The value of brand loyalty cannot be overstated — especially in the banking sector. Loyal customers recommend their bank up to 6x more, spend 25% more (on average) on their credit cards and are less likely to switch to a competitor, according to a study by Bain & Company. It’s obvious loyalty is critical for banks, but it’s getting hard to come by.
With the demand for digital banking higher than ever, many customers are turning to fintech solutions to meet their needs — from tech giants like Google to neobanks like Chime. This new competition is forcing banks to kick their customer retention efforts into high gear.

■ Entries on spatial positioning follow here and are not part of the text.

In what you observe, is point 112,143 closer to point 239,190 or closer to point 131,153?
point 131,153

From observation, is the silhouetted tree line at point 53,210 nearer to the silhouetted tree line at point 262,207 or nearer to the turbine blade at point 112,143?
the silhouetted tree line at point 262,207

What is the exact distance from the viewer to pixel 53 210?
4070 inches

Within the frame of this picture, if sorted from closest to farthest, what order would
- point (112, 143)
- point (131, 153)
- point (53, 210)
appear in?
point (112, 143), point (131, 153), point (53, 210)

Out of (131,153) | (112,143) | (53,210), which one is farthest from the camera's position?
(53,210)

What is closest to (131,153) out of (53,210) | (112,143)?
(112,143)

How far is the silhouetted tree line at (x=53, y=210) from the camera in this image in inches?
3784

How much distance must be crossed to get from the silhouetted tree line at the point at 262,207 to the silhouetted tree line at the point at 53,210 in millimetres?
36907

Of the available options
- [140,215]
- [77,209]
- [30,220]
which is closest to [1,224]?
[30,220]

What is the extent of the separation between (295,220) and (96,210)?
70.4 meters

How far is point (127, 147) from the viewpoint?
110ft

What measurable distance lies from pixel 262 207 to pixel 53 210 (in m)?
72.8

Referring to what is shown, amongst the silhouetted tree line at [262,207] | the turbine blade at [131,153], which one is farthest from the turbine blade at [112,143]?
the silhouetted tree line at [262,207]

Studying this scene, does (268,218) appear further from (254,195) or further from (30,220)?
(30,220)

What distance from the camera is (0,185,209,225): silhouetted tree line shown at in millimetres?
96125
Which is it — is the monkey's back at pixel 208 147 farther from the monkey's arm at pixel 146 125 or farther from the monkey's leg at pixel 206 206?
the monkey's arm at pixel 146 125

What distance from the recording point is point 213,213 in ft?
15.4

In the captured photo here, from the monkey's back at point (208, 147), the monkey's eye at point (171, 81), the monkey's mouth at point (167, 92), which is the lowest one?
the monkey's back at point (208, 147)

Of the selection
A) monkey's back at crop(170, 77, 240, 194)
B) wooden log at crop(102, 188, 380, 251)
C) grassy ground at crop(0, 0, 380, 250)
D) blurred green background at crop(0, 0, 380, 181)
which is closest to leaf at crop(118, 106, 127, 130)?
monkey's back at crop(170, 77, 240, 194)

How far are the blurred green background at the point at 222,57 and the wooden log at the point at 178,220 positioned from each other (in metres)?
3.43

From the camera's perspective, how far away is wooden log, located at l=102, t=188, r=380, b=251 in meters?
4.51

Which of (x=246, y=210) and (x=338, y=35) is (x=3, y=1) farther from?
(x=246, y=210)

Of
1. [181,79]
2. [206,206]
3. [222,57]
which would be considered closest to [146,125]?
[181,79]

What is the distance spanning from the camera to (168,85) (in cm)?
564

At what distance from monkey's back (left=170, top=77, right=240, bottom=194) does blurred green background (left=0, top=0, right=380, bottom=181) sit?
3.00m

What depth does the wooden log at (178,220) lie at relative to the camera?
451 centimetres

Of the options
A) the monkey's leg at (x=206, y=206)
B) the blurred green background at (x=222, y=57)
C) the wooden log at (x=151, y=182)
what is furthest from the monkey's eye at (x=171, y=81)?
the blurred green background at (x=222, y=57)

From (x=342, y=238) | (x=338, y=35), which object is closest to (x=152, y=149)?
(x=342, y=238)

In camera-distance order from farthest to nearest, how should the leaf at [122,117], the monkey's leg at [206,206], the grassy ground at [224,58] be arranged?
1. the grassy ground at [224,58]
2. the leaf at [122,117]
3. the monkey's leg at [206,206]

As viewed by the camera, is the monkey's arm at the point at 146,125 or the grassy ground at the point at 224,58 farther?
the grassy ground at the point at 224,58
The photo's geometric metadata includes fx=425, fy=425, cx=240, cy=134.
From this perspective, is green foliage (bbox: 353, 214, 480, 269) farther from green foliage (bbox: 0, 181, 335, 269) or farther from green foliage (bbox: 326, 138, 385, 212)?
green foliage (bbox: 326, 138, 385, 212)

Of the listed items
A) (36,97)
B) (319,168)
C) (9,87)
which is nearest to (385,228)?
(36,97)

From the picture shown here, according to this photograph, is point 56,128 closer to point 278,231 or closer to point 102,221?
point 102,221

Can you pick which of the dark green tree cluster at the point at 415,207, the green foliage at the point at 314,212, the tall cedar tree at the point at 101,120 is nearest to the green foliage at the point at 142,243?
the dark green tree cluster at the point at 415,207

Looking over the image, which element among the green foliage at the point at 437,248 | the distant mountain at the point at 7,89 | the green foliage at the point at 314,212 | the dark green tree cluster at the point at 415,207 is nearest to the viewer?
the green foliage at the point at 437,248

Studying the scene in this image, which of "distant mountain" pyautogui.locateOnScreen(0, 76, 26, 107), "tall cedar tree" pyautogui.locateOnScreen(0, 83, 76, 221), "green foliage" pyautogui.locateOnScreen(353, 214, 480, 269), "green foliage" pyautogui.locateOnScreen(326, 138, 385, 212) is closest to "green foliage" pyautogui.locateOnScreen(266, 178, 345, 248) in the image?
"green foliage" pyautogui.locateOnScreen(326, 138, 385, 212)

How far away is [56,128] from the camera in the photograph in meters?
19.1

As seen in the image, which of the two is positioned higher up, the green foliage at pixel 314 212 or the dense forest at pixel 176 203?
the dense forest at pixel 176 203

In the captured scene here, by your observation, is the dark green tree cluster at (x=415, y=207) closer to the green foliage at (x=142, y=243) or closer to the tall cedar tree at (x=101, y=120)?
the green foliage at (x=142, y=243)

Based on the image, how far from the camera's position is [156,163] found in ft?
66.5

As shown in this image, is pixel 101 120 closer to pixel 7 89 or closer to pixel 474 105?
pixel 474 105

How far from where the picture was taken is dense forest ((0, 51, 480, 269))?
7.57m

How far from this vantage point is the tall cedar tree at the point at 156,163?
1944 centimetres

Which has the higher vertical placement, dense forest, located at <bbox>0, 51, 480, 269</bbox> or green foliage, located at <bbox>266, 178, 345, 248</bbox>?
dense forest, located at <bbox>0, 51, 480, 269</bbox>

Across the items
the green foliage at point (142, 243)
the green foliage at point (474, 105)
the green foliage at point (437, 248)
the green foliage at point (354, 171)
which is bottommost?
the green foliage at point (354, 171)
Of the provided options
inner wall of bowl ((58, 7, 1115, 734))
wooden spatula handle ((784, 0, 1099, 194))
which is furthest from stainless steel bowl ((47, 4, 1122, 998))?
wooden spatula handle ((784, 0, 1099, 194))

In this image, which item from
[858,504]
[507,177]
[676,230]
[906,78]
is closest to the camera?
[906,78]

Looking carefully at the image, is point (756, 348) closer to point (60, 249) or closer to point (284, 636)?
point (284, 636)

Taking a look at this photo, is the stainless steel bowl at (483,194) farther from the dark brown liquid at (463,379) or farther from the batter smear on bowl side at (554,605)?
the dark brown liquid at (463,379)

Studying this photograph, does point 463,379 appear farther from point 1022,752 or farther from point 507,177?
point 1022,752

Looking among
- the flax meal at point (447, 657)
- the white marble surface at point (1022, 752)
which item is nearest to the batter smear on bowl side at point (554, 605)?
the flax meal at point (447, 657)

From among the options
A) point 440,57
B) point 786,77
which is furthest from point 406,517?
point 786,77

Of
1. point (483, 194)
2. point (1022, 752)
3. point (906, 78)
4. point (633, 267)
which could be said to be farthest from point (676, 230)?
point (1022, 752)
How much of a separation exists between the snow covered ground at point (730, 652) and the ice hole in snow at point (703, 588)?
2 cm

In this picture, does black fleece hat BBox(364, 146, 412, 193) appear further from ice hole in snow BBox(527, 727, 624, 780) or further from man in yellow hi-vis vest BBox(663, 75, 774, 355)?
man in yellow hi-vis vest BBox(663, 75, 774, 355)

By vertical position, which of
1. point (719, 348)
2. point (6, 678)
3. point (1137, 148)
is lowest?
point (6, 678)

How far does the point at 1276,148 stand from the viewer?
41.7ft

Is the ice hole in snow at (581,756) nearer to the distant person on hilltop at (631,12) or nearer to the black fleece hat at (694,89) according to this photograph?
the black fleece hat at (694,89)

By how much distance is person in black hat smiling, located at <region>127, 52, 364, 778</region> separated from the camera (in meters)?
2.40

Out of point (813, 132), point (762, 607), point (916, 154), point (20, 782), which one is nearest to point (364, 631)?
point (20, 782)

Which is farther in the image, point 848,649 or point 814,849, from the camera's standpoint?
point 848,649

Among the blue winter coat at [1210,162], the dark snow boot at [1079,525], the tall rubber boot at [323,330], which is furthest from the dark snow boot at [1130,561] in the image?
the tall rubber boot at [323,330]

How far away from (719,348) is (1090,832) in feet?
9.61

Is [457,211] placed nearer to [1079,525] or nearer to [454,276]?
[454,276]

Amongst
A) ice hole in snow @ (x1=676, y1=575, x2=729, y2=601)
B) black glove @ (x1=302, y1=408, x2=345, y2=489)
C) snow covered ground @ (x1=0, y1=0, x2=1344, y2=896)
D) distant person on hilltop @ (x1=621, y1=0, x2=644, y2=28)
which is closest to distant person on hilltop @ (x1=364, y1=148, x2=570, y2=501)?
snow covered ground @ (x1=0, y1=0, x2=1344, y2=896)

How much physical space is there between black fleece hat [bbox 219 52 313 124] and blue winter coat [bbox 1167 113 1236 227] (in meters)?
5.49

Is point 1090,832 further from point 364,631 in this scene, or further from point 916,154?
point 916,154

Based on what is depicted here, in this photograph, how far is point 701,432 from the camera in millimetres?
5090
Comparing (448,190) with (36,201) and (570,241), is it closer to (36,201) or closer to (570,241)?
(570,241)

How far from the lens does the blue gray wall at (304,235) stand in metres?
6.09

What are the tactics financial services currently use to keep customers? What can they do differently? We dig into how banking loyalty is changing, the solutions banks should be using and banking loyalty examples from some of the biggest brands.
The Banking Loyalty Situation Today
Digital banking is here to stay. From opening accounts to writing checks to making investments, customers want to do the bulk of their banking online.
- This shift accelerated with the pandemic. Banks closed their physical branches, forcing customers online. And even as we begin to enter a post-pandemic world, online banking shows no signs of slowing down.
- Younger generations are demanding digitalization. Over half of Gen Z uses mobile banking. As this demographic gains more purchasing power, they will demand even more digital-first banking solutions.
This shift towards online banking is leveling the playing field. The industry was once dominated by banking giants. Now, customers are turning to whoever can provide the best digital CX — and fintech companies are doing especially well in this domain.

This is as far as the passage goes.